Don't put a whole lot of stock into this report! Less than 1% is squat and a nationwide poll of market conditions is ridiculous to even report on since there is no such thing as a Nationwide market. Averages mean nothing from such a large area.
Here in So CAl, we have expereinced a 10% drop in the first 6 months! I bet that is not in their report.
Will Barnard, Barnard Enterprises, Inc.
E-Mail: info@barnardenterprises.com
Website: http://www.barnardenterprises.com
info@barnardenterprises.com
Love to see the data in this report as I suspect all we are seeing is more Foreclosure sales in the Move Up and Upper End. Last year it was all cheap REO's getting sold now that has slowed down and we are seeing nicer properties sold at steep discounts.
Problem is when you look at total value of all sales and divide by number of transactions the Average Price point is bound to rise as you foreclose on less junk and foreclose on more nice stuff.
These national numbers and national trends are a joke!!!
One man's opinion
On the residential side:
Fact: 300,000 bank owned properties listed for sale nationwide
Fact: Another 700,000 foreclosed properties not yet listed for sale so the market won't be flooded.
Fact: About 2,000,000 more loans in pre-foreclosure stages.Might be trying a loan mod,bankruptcy,short sale etc.

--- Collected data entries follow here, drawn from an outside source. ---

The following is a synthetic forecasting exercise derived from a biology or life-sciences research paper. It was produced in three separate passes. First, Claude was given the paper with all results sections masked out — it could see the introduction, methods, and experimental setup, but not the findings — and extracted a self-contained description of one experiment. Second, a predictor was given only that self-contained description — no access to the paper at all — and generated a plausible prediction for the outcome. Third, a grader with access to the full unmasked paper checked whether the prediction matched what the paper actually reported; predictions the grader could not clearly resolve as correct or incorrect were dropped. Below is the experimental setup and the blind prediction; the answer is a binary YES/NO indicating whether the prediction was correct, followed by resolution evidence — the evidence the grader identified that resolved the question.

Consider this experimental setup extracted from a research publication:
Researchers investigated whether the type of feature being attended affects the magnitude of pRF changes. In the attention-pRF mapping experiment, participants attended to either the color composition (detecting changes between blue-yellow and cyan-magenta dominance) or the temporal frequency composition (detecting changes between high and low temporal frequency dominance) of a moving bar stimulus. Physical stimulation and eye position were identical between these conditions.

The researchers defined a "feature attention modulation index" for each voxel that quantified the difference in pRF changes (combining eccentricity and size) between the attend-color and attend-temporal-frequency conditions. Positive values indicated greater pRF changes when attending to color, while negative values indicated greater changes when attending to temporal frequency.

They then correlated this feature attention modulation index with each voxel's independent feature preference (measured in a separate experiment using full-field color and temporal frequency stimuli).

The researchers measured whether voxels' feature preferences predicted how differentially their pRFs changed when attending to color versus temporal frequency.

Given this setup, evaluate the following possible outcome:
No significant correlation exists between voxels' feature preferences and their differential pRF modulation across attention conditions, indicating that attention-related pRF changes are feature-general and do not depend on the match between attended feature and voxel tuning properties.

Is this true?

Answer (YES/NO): YES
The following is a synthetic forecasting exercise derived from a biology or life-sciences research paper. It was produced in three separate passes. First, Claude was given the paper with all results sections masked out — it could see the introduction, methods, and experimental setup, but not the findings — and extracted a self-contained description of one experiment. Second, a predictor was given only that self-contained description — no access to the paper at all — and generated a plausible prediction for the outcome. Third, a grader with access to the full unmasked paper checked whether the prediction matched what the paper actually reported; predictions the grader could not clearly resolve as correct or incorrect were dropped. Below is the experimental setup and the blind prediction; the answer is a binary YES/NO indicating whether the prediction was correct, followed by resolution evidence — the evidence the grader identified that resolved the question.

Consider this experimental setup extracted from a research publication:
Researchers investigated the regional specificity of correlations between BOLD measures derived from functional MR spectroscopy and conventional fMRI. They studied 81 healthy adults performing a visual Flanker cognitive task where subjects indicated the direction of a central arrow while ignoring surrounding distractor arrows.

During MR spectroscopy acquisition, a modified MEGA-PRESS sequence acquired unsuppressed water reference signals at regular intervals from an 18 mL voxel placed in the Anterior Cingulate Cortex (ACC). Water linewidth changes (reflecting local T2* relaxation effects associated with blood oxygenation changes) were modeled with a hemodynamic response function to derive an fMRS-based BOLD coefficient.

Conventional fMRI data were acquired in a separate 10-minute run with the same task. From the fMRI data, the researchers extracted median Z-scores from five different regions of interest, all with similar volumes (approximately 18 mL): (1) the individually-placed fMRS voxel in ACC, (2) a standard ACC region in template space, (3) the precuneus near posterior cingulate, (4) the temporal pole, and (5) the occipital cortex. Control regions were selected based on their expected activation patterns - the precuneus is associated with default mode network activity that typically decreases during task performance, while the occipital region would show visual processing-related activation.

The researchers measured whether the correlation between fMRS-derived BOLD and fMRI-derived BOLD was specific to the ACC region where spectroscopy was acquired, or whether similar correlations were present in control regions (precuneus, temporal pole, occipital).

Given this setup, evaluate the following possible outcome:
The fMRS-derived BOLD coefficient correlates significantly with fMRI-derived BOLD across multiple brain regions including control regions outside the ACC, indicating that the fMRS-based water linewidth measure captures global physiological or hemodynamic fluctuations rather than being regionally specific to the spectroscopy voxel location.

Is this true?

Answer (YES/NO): NO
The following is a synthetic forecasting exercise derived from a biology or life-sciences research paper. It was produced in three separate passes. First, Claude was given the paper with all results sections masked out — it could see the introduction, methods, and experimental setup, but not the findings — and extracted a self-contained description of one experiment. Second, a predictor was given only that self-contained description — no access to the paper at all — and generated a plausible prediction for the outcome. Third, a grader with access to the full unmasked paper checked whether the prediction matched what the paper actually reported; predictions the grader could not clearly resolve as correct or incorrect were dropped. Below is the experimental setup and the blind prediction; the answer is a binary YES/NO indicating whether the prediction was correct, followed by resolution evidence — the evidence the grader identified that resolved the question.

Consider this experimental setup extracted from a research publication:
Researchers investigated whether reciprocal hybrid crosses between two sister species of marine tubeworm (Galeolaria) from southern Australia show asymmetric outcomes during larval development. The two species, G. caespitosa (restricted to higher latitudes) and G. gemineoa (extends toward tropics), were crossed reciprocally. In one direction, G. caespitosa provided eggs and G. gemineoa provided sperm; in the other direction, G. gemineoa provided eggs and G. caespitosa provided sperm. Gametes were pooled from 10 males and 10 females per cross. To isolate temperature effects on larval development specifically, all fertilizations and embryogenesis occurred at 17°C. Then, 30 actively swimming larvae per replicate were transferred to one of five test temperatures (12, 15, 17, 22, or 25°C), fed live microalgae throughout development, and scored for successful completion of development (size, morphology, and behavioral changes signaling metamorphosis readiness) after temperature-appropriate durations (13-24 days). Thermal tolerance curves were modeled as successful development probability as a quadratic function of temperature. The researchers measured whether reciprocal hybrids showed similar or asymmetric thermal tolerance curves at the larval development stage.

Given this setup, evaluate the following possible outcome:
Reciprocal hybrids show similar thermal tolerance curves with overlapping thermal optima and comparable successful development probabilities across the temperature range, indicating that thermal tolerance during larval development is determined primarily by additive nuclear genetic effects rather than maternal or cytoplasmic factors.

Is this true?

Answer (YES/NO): NO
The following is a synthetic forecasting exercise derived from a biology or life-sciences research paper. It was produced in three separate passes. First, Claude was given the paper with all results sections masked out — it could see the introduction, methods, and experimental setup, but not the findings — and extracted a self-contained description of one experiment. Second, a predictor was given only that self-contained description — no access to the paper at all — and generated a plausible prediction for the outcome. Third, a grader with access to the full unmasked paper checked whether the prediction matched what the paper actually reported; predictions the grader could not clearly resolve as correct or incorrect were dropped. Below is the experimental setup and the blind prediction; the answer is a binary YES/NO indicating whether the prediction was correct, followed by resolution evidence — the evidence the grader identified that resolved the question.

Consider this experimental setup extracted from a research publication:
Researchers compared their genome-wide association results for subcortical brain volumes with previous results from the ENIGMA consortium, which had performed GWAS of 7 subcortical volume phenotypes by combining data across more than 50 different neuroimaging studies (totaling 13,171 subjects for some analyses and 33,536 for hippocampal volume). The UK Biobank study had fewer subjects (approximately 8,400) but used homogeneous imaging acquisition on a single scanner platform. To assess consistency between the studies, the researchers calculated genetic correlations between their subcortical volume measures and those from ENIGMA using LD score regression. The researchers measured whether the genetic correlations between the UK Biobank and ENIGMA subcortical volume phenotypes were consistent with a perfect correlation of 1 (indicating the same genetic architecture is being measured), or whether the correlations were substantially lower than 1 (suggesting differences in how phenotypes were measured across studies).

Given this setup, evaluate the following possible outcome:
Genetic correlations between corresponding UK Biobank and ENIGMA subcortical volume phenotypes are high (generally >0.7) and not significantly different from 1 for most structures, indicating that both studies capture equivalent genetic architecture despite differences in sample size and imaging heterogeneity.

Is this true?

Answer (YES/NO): YES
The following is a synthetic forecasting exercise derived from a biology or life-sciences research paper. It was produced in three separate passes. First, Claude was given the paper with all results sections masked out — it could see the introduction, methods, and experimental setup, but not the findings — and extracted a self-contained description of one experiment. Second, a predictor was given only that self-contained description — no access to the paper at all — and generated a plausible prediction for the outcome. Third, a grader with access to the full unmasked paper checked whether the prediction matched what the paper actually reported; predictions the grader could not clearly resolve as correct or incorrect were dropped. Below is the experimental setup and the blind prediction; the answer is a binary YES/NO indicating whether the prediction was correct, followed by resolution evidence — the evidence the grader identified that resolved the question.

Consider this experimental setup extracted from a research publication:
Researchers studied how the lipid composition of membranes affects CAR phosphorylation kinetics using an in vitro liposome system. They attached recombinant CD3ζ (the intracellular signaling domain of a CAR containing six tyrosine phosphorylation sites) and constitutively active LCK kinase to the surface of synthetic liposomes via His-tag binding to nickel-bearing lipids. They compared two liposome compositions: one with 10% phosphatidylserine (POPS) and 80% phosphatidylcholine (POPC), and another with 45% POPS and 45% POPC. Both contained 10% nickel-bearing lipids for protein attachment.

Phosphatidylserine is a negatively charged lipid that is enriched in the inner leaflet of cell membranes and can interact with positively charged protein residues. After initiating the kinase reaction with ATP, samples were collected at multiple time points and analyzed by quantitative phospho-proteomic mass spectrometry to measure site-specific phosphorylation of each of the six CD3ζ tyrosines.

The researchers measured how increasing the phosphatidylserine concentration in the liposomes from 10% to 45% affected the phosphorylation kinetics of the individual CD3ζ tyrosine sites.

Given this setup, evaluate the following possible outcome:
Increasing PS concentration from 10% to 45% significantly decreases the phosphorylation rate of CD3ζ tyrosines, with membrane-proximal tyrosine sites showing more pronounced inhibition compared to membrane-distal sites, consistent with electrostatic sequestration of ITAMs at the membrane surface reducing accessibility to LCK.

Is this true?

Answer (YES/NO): NO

Some are just 30 to 60 days behind but will eventually get there.
Best estimate to absorb the defaulted loans today and int he future is about a 3 to 4 year span on the residential side.
Now what you have to do is look at your LOCAL MARKET.There are small pockets where prices have continued to rise and short sales and foreclosures are almost non-existent.There was never a down turn in these area.
So don't look at nationwide data and say "Why isn't it this way in my back yard?"
Instead focus on the data of where you are investing.My area is definitely not rising.
Things in Northern Virginia look good. Joel is correct that there are markets within markets within markets. I really only follow certain target areas/neighborhoods. And then only the low end (under 250K). Many lower end properties are well off their lows of 2009-2010 (in many cases 30-40% or more). We have the good luck combination of low unemployment and net population increases. The rental market is very tight and should remain so for the next few years.